Prediction of antibiotic resistance in Escherichia coli from large-scale pan-genome data
byDanesh Moradigaravand, Martin Palm, Anne Farewell, Ville Mustonen, Jonas Warringer, Leopold Parts
Research ArticleYear:2018
Extra Information
PLoS computational biology, 4(2)
Abstract
The emergence of microbial antibiotic resistance is a global health
threat. In clinical settings, the key to controlling spread of resistant
strains is accurate and rapid detection. As traditional culture-based
methods are time consuming, genetic approaches have recently been
developed for this task. The detection of antibiotic resistance is
typically made by measuring a few known determinants previously
identified from genome sequencing, and thus requires the prior knowledge
of its biological mechanisms. To overcome this limitation, we employed
machine learning models to predict resistance to 11 compounds across
four classes of antibiotics from existing and novel whole genome
sequences of 1936 E. coli strains. We considered a range
of methods, and examined population structure, isolation year, gene
content, and polymorphism information as predictors. Gradient boosted
decision trees consistently outperformed alternative models with an
average accuracy of 0.91 on held-out data (range 0.81–0.97). While the
best models most frequently employed gene content, an average accuracy
score of 0.79 could be obtained using population structure information
alone.
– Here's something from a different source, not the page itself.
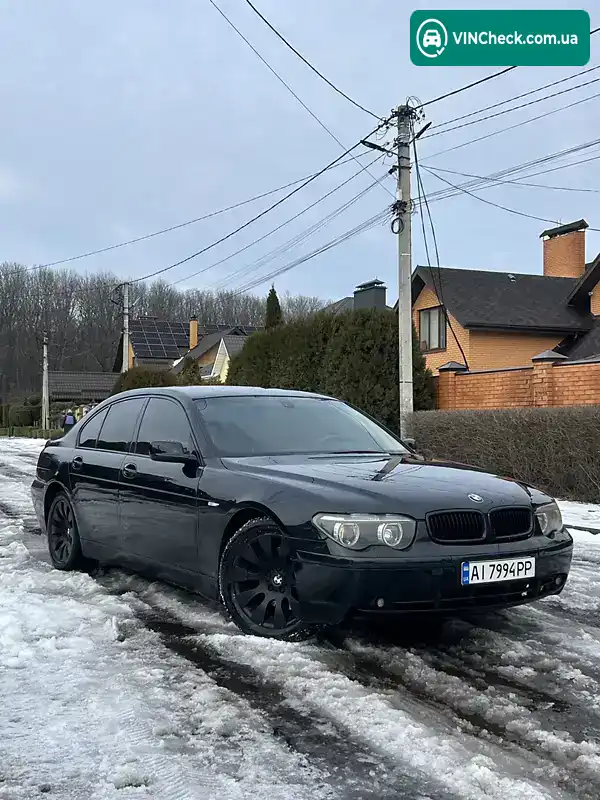 BMW 7 Series 2004, фото з оголошення 1 з 21, VIN WBAGL61020DM64159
Single nucleotide variation data were less useful, and
significantly improved prediction only for two antibiotics, including
ciprofloxacin. These results demonstrate that antibiotic resistance in E. coli can be accurately predicted from whole genome sequences without a priori
knowledge of mechanisms, and that both genomic and epidemiological data
can be informative. This paves way to integrating machine learning
approaches into diagnostic tools in the clinic.